Datasets and catalogs

Python API for loading, constructing, and filtering FtM datasets and data catalogs. For the conceptual model and the YAML structure, see Datasets and data catalogs.

A typical usage pattern is to load a catalog from a YAML file, look up a dataset by name, and iterate its resources:

from followthemoney.dataset import DataCatalog, Dataset

catalog = DataCatalog.from_path(Dataset, "catalog.yml")
ofac = catalog.require("us_ofac_sdn")
for resource in ofac.resources:
    print(resource.name, resource.url)

For filtering a catalog against a dataset query, use evaluate_query or match_datasets:

from followthemoney.dataset import evaluate_query, parse_query

query = parse_query("#list.sanction & #issuer.eu")
matched = evaluate_query(catalog, query)

Catalog

followthemoney.dataset.DataCatalog

Bases: Generic[DS]

A data catalog is a collection of datasets. It provides methods for retrieving or creating datasets, and for checking if a dataset exists in the catalog.

add(dataset)

Add a dataset to the catalog. If the dataset already exists, it will be updated.

get(name)

Get a dataset by name. Returns None if the dataset does not exist.

has(name)

Check if a dataset exists in the catalog.

make_dataset(data)

Create a new dataset from the given data. If a dataset with the same name already exists, it will be updated.

names()

Get the names of all datasets in the catalog.

require(name)

Get a dataset by name. Raises MetadataException if the dataset does not exist.

Dataset

followthemoney.dataset.Dataset

A container for entities, often from one source or related to one topic. A dataset is a set of data, sez W3C.

leaves()

All contained datasets which are not collections (can be 'self').

to_dict()

Convert the dataset to a dictionary representation.
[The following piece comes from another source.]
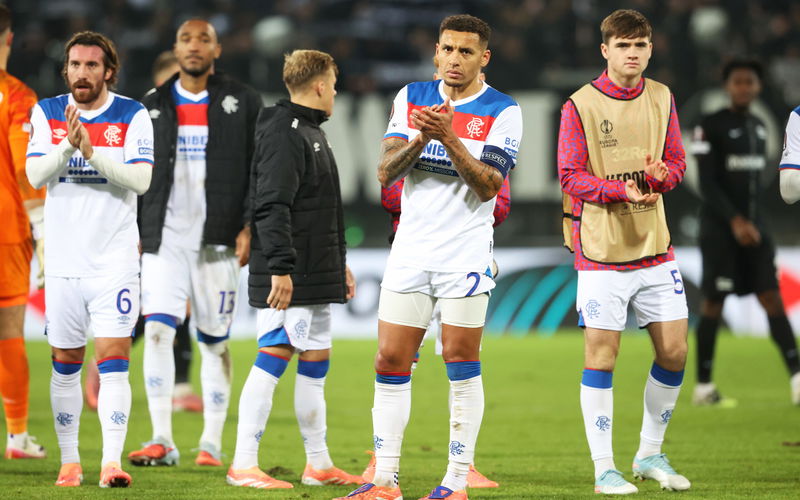 Image for It’s their mentality- desperate Russell Martin throws his players under the bus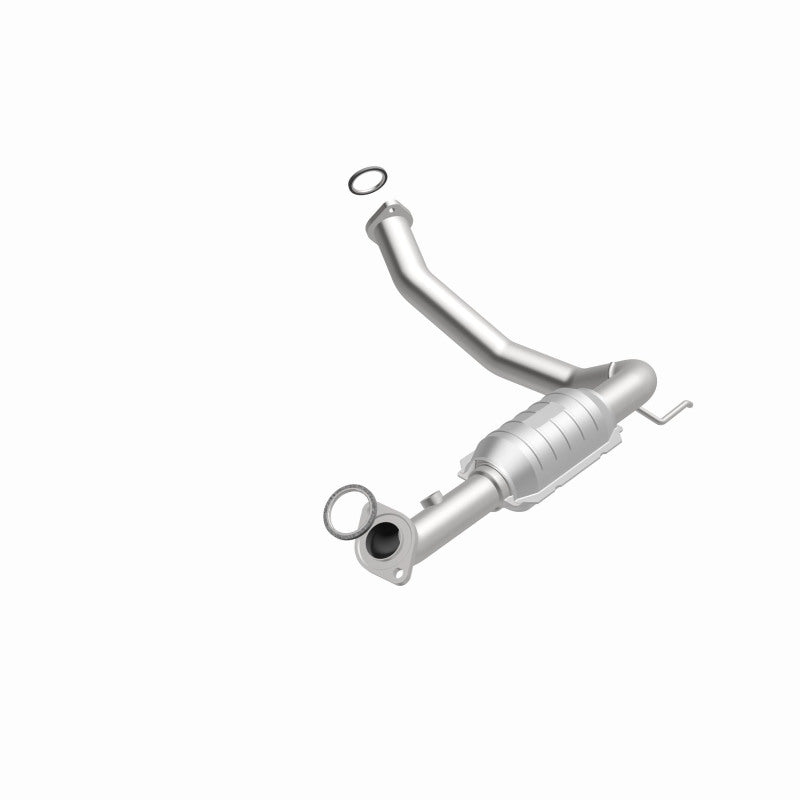 MagnaFlow Lexus GX460 OEM Grade Federal / EPA Compliant Direct-Fit Catalytic Converter 51797 360 Degree Image Set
Dataset metadata sub-objects

followthemoney.dataset.DataResource

Bases: BaseModel

A downloadable resource that is part of a dataset.

followthemoney.dataset.DataPublisher

Bases: BaseModel

Publisher information, eg. the government authority.
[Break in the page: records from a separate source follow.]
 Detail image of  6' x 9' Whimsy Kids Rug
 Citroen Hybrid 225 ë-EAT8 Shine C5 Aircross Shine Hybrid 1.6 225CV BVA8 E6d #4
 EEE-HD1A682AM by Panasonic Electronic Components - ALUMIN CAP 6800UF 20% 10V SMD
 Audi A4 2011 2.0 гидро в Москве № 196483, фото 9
followthemoney.dataset.DataCoverage

Bases: BaseModel

Details on the temporal and geographic scope of a dataset.

Query functions

followthemoney.dataset.evaluate_query(catalog, query)
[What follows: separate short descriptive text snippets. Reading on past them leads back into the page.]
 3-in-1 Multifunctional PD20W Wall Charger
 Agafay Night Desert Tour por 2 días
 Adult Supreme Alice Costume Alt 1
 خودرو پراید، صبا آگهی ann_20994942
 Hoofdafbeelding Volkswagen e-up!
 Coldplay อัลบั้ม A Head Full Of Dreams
Evaluate a query AST against a catalog, returning matching leaf datasets.

The query is a dictionary-like structure using "or", "and", and "not" operators. Leaf strings are dataset names, collection names, or "#tag" selectors. A bare list is treated as an implicit "or".

followthemoney.dataset.match_datasets(query, datasets)

Test whether a set of dataset names matches a query.

Like evaluate_query but works against plain name strings instead of a full catalog. Tag selectors (#...) are not supported.

The caller is responsible for validating the query once upfront via validate_query or parse_query (which produces valid ASTs by construction). This function skips validation so it can be used in tight loops over millions of entities.

followthemoney.dataset.parse_query(text)

Parse a string query into a DatasetQuery AST.

Syntax: (#issuer.west|#list.sanction)-lt_fiu-#issuer.ru

Operators by precedence (high to low): - () grouping - & intersection, - subtraction (same precedence, left-to-right) - | union

followthemoney.dataset.validate_query(query)

Check that a query conforms to the DSL grammar. Raises InvalidDatasetQuery on failure.